Secrets of the Skinny Bitch

I'm 5' 4",  I weigh around 132 pounds on the scale. I can comfortably fit into a pair of size 4 skinny jeans and I ordered my wedding dress in a size 6 (no alteration necessary).  I usually order my race t-shirts in an XS and a few times they have still been too big.  I might not have the figure of a runway model, but I think we can agree that I qualify on some level as skinny.  In fact, I've always been this way.

Lot of presumptions are made about women based on their size, most of them are wrong.  Here's what people don't know about being skinny.

Skinny isn't Healthy.  While I've always been thin, I haven't always been healthy.  I've gone years without doing any real exercise, I've lived off of a fast food diet and I think of mac-n-cheese as a food group.  In high school I had a significant health concern that lead to me having a hard time eating normal food, and yes, I got thinner, but not exactly healthier.

Skinny isn't Bitchy.  I've spent more time being teased than teasing.  In fact, the mean things I've said have been largely out of ignorance and not out of intention.  In a few cases, I've been bullied by someone who was significantly larger than me.  In highschool, my friends thought it acceptable joke about me being anorexic (I was not), but clearly not something to treat casually.  Side note: there is this idea that women with leadership qualities are also bitchy... but that is not what I'm talking about here.

Skinny isn't Perfection.  My life has had a ton of ups and downs.  I've struggled through heartache, not feeling good enough, not accepting myself, worrying if anyone likes me.  It's taken me a long time to know how to make real friends... or find real friends, one of the two.  My first marriage, career and house all failed on some level.

Skinny isn't Dumb.  My hair is blond too by the way... though it's getting darker naturally, and I'm also starting to dye it darker.  Can we just be done with that Skinny Blonde Bimbo stereotype?  Do I really need to explain this one?  Well...  case and point:  I have my bachelors in both Engineering and Math, I scored above the 90th percentile on the GRE, yet every fall I have to work through several of my students surprise as I once again have to prove, that yes, an attractive women is allowed to teach math.

Skinny isn't Anything.  It's not anything I worked for, it's not a moral I've maintained, it's not something I obsessed over by counting calories or punishing myself for eating cheese.  It hasn't fixed my love life, though perhaps at times made it difficult, longer explanation needed.

Skinny is just privilege.  Shopping has been easier, as my size is usually carried at stores, but that is not a cake walk either.   There are still issues with how things fit and not necessarily being model proportions.

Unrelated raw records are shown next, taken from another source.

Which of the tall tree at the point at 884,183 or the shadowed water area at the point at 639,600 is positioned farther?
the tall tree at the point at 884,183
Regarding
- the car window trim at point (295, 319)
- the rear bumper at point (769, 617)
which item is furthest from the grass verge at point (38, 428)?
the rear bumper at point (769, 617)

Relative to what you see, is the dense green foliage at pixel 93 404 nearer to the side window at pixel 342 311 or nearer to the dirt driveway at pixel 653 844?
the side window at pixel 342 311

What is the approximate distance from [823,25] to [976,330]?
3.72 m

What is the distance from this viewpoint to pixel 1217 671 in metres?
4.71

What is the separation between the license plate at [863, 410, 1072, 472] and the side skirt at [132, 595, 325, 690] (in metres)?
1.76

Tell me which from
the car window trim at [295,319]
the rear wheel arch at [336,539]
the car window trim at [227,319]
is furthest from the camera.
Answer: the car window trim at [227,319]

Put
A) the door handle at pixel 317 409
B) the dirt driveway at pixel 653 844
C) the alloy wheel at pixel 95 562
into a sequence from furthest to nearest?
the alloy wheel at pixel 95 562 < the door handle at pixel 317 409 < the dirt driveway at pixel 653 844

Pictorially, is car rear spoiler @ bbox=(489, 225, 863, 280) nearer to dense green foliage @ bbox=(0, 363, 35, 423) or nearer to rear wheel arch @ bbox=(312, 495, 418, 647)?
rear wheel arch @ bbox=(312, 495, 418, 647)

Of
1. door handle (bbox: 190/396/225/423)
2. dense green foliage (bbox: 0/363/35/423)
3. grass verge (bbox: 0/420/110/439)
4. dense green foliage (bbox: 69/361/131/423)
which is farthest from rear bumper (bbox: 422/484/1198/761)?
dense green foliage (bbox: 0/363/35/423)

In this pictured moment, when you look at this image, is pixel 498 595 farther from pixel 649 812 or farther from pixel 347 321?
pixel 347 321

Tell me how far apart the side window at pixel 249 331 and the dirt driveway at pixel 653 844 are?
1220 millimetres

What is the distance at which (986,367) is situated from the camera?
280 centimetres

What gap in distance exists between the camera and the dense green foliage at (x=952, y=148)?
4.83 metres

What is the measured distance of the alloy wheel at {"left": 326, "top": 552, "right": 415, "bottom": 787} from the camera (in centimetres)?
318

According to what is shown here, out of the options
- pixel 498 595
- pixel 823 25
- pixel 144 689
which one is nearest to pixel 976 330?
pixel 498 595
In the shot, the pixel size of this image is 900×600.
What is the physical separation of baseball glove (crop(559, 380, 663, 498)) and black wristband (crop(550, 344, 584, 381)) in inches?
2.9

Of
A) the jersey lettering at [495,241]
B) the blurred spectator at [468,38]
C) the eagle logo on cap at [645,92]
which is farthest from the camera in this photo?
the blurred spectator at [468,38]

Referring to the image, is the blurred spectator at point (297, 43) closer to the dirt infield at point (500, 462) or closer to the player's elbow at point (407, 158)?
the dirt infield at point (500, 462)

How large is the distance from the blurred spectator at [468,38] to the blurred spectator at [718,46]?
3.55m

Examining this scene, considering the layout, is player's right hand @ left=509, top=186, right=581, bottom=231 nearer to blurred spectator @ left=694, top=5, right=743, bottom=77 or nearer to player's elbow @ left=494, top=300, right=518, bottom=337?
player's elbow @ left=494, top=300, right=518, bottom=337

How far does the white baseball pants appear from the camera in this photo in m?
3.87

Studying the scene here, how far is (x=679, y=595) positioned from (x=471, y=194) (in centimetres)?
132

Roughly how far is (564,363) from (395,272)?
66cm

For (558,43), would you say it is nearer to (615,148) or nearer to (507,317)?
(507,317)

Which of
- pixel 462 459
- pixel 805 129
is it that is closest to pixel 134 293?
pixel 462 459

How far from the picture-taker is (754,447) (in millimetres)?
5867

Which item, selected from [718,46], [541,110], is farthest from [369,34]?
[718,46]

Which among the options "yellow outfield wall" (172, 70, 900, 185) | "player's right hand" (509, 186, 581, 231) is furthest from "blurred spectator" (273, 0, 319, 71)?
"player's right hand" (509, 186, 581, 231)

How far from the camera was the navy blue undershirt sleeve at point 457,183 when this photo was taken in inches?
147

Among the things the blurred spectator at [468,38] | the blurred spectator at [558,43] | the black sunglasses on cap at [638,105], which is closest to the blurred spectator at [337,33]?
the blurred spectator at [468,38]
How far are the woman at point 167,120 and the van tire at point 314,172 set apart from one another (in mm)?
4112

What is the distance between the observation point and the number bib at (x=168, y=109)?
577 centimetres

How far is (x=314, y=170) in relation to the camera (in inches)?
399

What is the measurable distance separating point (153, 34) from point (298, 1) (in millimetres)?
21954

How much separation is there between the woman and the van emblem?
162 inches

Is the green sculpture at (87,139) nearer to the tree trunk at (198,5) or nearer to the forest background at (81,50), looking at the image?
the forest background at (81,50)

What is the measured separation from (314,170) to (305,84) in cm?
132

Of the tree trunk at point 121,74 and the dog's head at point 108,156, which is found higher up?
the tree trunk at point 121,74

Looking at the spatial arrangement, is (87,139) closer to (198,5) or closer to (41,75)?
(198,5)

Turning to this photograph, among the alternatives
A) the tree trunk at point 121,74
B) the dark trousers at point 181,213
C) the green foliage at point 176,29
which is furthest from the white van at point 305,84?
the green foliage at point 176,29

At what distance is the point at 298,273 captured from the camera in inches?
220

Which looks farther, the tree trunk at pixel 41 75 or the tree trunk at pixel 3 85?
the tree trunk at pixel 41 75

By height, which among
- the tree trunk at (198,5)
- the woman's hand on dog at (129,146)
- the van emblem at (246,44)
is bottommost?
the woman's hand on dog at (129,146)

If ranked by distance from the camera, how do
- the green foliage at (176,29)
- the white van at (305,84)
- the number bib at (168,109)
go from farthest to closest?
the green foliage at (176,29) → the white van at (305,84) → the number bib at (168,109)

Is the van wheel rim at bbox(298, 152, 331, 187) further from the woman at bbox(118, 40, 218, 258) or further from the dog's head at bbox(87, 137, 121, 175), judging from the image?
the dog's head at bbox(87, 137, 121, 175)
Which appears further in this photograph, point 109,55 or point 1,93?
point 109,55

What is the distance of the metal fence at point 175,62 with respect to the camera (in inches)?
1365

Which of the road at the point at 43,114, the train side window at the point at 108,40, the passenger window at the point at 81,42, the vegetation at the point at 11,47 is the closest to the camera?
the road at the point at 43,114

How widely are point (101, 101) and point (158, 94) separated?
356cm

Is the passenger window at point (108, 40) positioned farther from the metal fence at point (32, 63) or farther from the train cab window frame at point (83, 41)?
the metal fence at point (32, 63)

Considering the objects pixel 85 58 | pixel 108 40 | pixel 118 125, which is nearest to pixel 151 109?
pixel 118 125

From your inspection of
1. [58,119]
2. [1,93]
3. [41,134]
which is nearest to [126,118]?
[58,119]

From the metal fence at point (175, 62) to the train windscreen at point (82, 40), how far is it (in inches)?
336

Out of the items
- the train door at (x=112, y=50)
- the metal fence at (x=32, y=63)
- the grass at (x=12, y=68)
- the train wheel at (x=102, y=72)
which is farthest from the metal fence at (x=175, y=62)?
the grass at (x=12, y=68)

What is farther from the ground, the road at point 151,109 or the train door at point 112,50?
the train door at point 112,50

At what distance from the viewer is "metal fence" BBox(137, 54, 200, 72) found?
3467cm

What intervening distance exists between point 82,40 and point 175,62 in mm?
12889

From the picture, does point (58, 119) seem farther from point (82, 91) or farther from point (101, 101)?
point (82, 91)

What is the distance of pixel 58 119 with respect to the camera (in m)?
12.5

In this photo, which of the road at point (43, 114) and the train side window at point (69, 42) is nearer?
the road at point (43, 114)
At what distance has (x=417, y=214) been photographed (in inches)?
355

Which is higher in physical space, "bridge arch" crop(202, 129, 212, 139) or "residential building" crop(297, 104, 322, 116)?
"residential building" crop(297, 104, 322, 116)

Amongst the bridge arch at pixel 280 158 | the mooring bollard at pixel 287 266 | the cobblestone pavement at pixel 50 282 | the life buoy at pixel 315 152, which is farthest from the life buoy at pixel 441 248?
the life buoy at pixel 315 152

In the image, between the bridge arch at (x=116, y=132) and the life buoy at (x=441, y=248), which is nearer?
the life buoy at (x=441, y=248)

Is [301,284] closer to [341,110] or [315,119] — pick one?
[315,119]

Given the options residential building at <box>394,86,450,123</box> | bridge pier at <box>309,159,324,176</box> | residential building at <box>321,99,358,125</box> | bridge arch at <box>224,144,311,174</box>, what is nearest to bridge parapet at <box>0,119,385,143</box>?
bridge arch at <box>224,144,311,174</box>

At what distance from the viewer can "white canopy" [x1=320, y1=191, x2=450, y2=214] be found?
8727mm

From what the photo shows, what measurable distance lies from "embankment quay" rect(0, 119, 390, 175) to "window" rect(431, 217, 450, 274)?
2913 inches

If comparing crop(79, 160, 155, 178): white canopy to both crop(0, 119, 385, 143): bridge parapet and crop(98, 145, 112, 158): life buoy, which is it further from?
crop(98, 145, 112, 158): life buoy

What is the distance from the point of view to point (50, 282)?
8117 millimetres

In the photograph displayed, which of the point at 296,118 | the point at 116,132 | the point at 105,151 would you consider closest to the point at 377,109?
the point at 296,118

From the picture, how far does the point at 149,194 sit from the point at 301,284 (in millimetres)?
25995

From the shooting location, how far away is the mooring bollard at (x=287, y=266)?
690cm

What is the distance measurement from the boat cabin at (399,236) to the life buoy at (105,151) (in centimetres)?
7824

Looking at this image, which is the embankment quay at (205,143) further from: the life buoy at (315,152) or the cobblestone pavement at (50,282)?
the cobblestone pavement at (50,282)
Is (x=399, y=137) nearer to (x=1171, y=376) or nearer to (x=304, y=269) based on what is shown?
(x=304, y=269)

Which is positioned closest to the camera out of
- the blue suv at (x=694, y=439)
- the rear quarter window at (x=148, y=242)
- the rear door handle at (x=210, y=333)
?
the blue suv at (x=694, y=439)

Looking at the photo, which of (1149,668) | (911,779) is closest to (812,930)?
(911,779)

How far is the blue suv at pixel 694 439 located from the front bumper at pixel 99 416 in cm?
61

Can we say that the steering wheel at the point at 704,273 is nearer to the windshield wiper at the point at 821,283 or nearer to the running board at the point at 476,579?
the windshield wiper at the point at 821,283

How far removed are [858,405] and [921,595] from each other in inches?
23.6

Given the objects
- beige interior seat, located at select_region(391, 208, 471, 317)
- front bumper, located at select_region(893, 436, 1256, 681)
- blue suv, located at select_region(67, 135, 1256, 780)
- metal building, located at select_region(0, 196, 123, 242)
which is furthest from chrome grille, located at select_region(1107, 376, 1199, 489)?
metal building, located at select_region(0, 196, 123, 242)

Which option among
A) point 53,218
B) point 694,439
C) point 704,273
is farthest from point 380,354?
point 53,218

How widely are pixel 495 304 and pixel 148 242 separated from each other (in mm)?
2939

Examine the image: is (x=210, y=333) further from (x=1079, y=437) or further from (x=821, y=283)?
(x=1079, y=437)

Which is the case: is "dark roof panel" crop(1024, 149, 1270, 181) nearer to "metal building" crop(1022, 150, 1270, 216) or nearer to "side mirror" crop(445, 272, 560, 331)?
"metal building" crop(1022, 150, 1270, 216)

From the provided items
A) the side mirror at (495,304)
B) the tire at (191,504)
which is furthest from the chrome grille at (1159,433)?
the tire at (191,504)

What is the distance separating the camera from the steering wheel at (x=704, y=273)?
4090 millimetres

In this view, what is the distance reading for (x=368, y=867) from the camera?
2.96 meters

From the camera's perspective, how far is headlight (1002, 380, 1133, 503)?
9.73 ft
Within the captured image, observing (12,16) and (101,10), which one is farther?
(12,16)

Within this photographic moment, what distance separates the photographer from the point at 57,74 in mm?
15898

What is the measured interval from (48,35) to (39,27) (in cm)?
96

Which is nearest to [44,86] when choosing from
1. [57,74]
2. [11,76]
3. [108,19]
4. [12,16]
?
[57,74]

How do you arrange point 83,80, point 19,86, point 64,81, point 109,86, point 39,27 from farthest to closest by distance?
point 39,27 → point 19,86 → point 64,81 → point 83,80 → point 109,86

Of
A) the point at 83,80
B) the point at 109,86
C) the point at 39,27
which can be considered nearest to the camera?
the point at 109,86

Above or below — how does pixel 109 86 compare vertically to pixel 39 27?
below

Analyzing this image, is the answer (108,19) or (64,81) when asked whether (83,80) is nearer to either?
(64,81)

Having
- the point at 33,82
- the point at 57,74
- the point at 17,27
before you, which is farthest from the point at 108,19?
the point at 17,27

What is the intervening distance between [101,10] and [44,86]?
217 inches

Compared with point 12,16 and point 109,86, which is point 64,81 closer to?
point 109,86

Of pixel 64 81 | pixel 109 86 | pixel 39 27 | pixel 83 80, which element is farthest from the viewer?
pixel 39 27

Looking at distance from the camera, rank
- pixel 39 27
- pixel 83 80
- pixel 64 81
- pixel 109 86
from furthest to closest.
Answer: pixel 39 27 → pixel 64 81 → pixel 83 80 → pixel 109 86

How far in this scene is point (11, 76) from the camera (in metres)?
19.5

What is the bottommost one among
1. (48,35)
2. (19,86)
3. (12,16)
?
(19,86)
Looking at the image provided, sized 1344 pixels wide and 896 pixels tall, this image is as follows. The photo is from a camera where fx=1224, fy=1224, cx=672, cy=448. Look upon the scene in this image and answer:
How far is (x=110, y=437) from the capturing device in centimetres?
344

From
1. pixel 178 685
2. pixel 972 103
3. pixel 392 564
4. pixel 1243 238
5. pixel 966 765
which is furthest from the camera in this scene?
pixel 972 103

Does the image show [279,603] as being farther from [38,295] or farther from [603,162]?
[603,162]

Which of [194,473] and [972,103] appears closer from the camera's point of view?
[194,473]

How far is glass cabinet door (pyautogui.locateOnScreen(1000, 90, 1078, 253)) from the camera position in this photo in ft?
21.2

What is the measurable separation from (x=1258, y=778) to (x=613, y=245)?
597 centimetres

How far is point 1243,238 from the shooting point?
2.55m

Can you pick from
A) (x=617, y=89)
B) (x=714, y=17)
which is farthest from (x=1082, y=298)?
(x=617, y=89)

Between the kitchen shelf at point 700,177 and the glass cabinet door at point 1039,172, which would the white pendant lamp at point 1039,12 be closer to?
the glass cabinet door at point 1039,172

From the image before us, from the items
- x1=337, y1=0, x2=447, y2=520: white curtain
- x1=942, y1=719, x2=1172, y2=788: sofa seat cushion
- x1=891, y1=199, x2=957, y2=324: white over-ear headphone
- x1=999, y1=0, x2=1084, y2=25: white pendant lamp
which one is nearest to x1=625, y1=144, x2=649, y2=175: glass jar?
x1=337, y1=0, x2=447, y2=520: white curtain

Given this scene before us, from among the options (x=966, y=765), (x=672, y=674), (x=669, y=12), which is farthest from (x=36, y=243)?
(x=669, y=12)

People assume I'm healthy, that I exercise and eat right, even when I often don't.  Also, I don't know how to lose weight, because I never really have.

My point is that the only thing we can conclude about someone's size is that.  As a skinny person the hurtful assumption are much less hurtful to me as they are to the people who aren't thin.  Getting to a certain size is not a magic life fix, and the only things that might improve are purely a result of poorly we treat larger people, which I don't think should be the case in the first place.  Can we work to make it that way?